Password thingy: you donít need to force them to create one, just ask if they want to make one them selves or rather get on in the email with the confirmation of the order.

And there you go, you got email, billing shipping and a password.

or maybe I am wrong...

LifeinAsia




msg:3365668
 6:53 pm on Jun 12, 2007 (gmt 0)

They forced me to choose and fill out *5* personal questions, choose a "site key" picture and confirm my account with specific questions of usage from my last bill. Just to see my gas bill online!

Similar here, although I think I only had to choose/answer 3 questions.

Truthfully, if a determined hacker decided to hack my account and pay my bill, I'd probably be okay with it. :)

All kidding aside though, I guess I can see why they implement tight security (although I think they may be going a bit overboard with that many questions). I could see a disgruntled person trying to get back at a neighbor by trying to hack into the neighbor's account and have the gas (or electricity or whatever utility) cut off. There's the inconveninece factor (utility turned off and potentially 1-2 business days to get it turned back on), as well as possible fees for turning off/on (although in the end they may be waived when it's determined the owner didn't actually authorize it).

the_nerd




msg:3365675
 7:04 pm on Jun 12, 2007 (gmt 0)

I had to help a customer with his e-commerce website. We took away registration - and even took away the email field. We ask them for the phone number though, because UPS & Co don't deliver in Europe if you don't give them a phone number. Sales went up after that. Probably because we tell customers: you can be 100% sure we won't spam you - we don't even want to know your email address.
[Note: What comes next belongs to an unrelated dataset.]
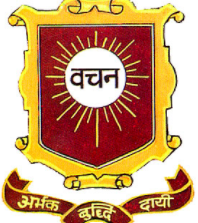 Sophia Senior Secondary School - Logo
I'm sure this probably is too much for most areas, for our customer it was a success.

nerd.

elektrodish




msg:3365680
 7:12 pm on Jun 12, 2007 (gmt 0)

By forcing registration, you're increasing the likelihood of a transaction not to take place. Registrations can be barriers, especially for sites that sell products that are usually a one-time only purchase.

Still, there are benefits to having the customer register, so by providing the avenue if the customer so desires is a good practice.
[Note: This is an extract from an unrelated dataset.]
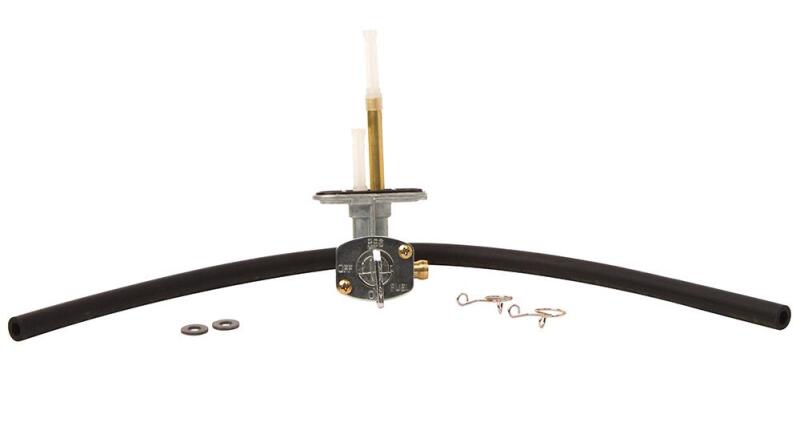 All Balls Racing 01-05 YFM 660 R Raptor Fuel Valve Kit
Some stores provide new customers the option to register AFTER the transaction has completed. It then stores the information that was used for the purchase.

Tonearm




msg:3365690
 7:20 pm on Jun 12, 2007 (gmt 0)

This thread has me considering removing registration entirely. Average order size is $30 and I'm not selling consumables. Truthfully, my "Account Features" are really weak at this point. I may add to them at some point, but for simplicity's sake, I wonder if I would be better off removing the entire thing.
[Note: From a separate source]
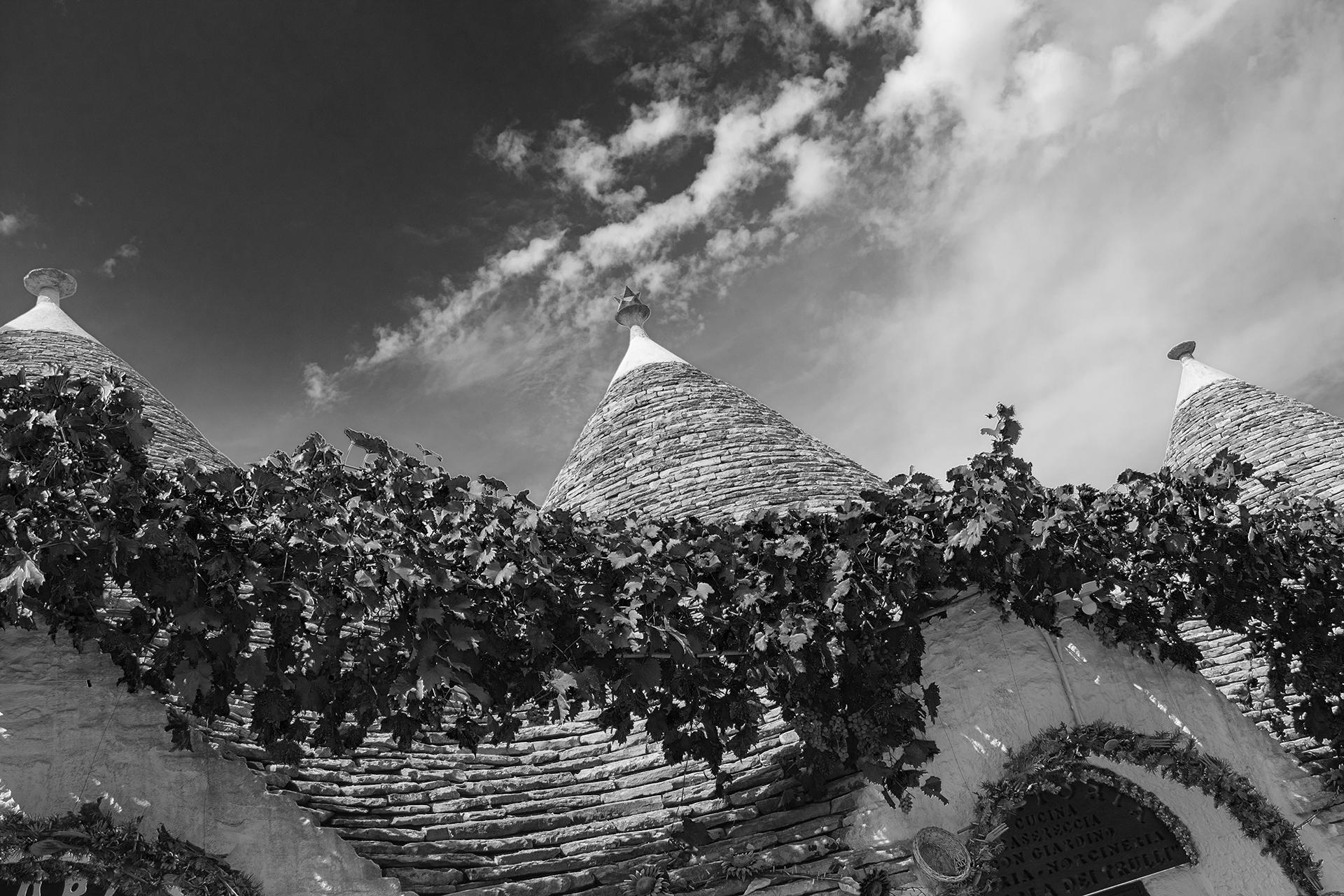 New York Photography Awards Winner - Alberobello - A Journey Through Italy's Trulli Town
Would anyone be turned off by not having the option to register?

the_nerd, you have me considering making the email address optional too....

the_nerd




msg:3365710
 7:34 pm on Jun 12, 2007 (gmt 0)

Tonearm,

the_nerd, you have me considering making the email address optional too....

That might be a good idea ...

I think of telling customers:

look, we don't really need or want your email-address.

But if you decide to tell us your email address, we can (pls. check what you'd like)
0 let you know when we get your payment
0 let you know when your order is shipped, and we
0 can inform you if something should go wrong
0 and if you really like, you can even receive our newsletter that is sent out twice a year. No more.
your email address: [ ]

I wouldn't "pre-check" any of the checkboxes, let the customer decide.

incrediBILL




msg:3365713
 7:40 pm on Jun 12, 2007 (gmt 0)

Registering just to track orders is SILLY...

You can include a link to an order tracking page in the order notification email that contains the ORDERID. All the customer has to do is click that link, then type in their email address to confirm it's them to see the order status.

No registration required.

Besides, most people don't use those silly wish lists unless it's a bridal or baby registry. Sites like Amazon are different as they're doing wish lists more as a social media thing opposed to some lone web site with 20 customers a day with a 'wish list' - yawn.

FWIW, if I can't checkout without registering, you just lost that sale.